Мысли скачут. Мне нужно поговорить с учениками, которые сейчас участвуют в программе. Или хотя бы участвовали до конца учебного года. С выпускниками тоже. С директором школы – я, кажется, видела его на собрании совета. С Гриффином. И с самим Броуди, конечно. Хотя часть меня хочет всё сделать втайне. Не хочу давать ему ложных надежд. И, может, приятно будет сделать ему сюрприз.
Но все планы мгновенно рушатся – я замечаю вдалеке вспышку красного.
У Броуди красный каяк.
Я поднимаюсь, руки на бёдрах, и смотрю, как он приближается. Это точно он. Я узнаю футболку, которую он надел перед стартом. Делаю несколько шагов ближе к воде, сердце бешено колотится, когда он подбирается к последнему порогу. Я видела, как другие проходили этот участок, но с ним всё иначе.
Сердце уходит в пятки, когда его каяк на выходе из порога вдруг крутится и переворачивается. Но спустя пару секунд он делает эскимосский переворот – я даже представить не могу, какой нужен для этого контроль тела – и снова идёт по течению, спокойно загребая в сторону тихого участка, где можно выйти на берег.

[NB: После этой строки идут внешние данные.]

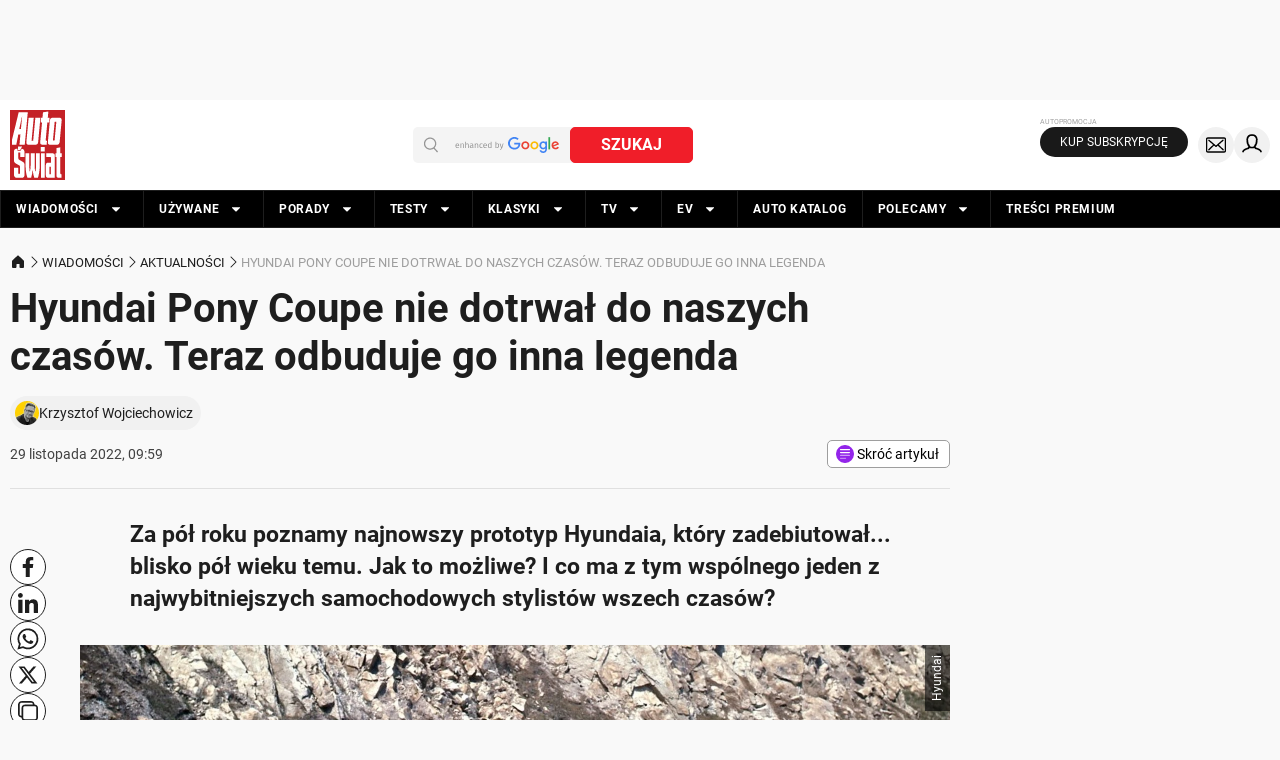

--- FILE ---
content_type: application/javascript; charset=utf-8
request_url: https://fundingchoicesmessages.google.com/f/AGSKWxXINaHYDzsqAolqkEM3BKeLFt2OCmw_VyMj1Xru8rdBWqZg6Rq9Hh8f3_z0lkuaVU_jwLOeE4oFPwe7XrR5EAE1keCisSY1fiPDp419ui1_UB81MhXBfAZ5BWDyf48BOjATVqQjTHdUUhfI3HY3UAotYkE4QkYIyrIhnH0OK48MZVGv2EULlDGg6e4G/_/jquery/ad./adsense24./adunit.=234x60;/yads-
body_size: -1289
content:
window['be1f8319-3cc1-4a6e-8f86-b87b06d18290'] = true;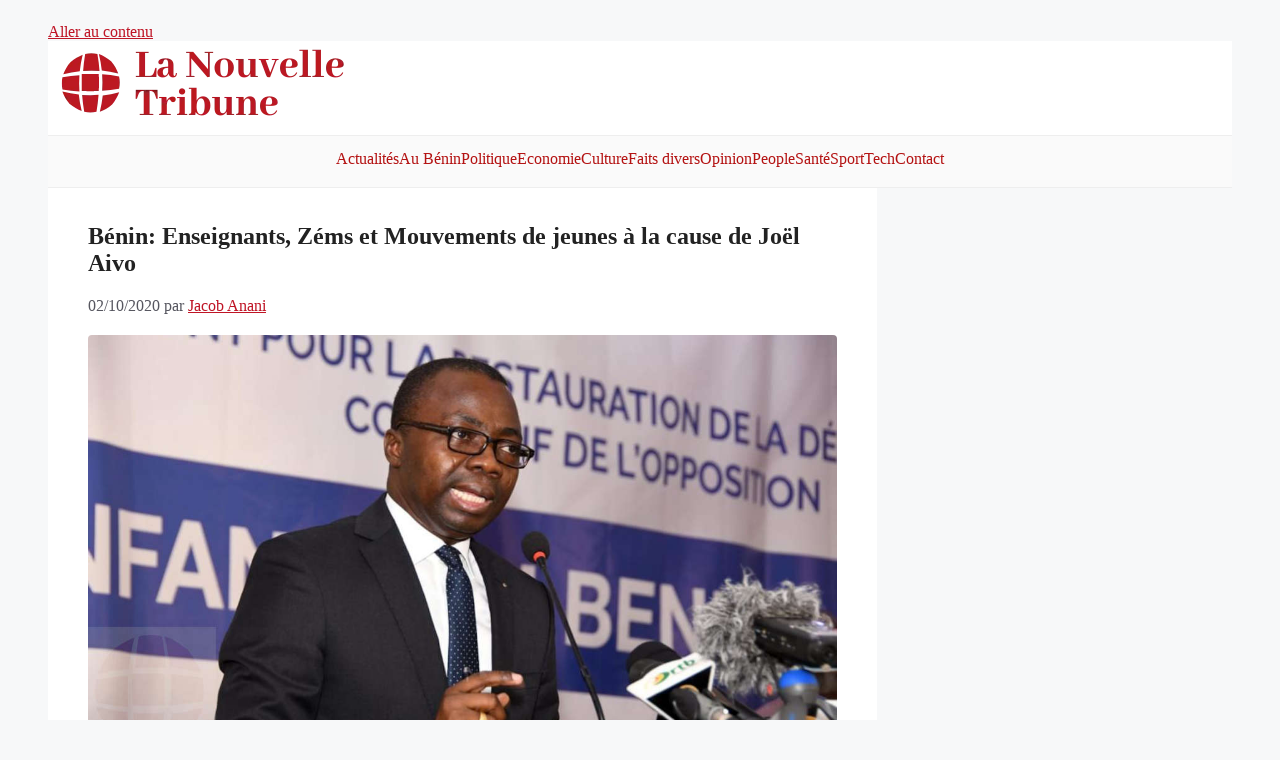

--- FILE ---
content_type: text/html; charset=utf-8
request_url: https://www.google.com/recaptcha/api2/aframe
body_size: 268
content:
<!DOCTYPE HTML><html><head><meta http-equiv="content-type" content="text/html; charset=UTF-8"></head><body><script nonce="NaRoZ2GZvMgoK10PD70sQQ">/** Anti-fraud and anti-abuse applications only. See google.com/recaptcha */ try{var clients={'sodar':'https://pagead2.googlesyndication.com/pagead/sodar?'};window.addEventListener("message",function(a){try{if(a.source===window.parent){var b=JSON.parse(a.data);var c=clients[b['id']];if(c){var d=document.createElement('img');d.src=c+b['params']+'&rc='+(localStorage.getItem("rc::a")?sessionStorage.getItem("rc::b"):"");window.document.body.appendChild(d);sessionStorage.setItem("rc::e",parseInt(sessionStorage.getItem("rc::e")||0)+1);localStorage.setItem("rc::h",'1766458646705');}}}catch(b){}});window.parent.postMessage("_grecaptcha_ready", "*");}catch(b){}</script></body></html>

Когда я подхожу, он уже вытащил каяк на сушу. Иду к нему, будто ведомая каким-то инстинктом – мне просто необходимо прикоснуться к нему, почувствовать, что он живой, тёплый, рядом. Он едва успел снять спасжилет, как я налетаю на него и обвиваю руками. Плевать, что он мокрый.
– Эй, тихо, – говорит он и роняет весло, чтобы обнять меня в ответ. Выходит не очень ловко – он всё ещё в юбке. – Всё в порядке?
– Да. Извини. Просто… я не знаю. Ты только что прошёл какие-то безумные пороги.
– И я в порядке, – улыбается он. – Даже отлично.
Я глубоко вдыхаю и отступаю на шаг. Мой внутренний медведь, охраняющий Броуди, должен немного остыть. Всё хорошо. Он в порядке. Я в порядке. Всё в полном порядке.
– Понравилось? – спрашиваю.
Он буквально светится – кожа пылает, глаза блестят.
– Было офигенно, – говорит он. – Сначала немного раздражало. Пара новичков стартовали перед нами и мешали, но потом мы их обогнали, и дальше всё шло гладко.
– Новички?
– Каякеры, которым не хватает навыков для такой реки. Они большую часть времени либо плывут вплавь, либо получают по полной.
Интересно, я когда-нибудь освою этот сленг?
– А как Эйслин?
Лицо Броуди преображается – в нём появляется почти восхищение.
– Слушай. Она гребёт как богиня. Просто порвала этот спуск.
Несмотря на подколки Кристин, мне действительно нравится быть «банни», развозящим команду – хотя бы ради того, чтобы видеть, как Броуди занимается тем, что ему по-настоящему нравится. Но я рада, что Эйслин здесь, чтобы показать: женщины тоже могут не просто наблюдать.
Остальные ребята подходят, смеются, хлопают друг друга по плечу, искрятся той же энергией, что и Броуди. Даже Эйслин одаривает меня улыбкой. Может, увидев, как я весь путь обнималась с Броуди, она поняла, что Райан мне совсем не интересен.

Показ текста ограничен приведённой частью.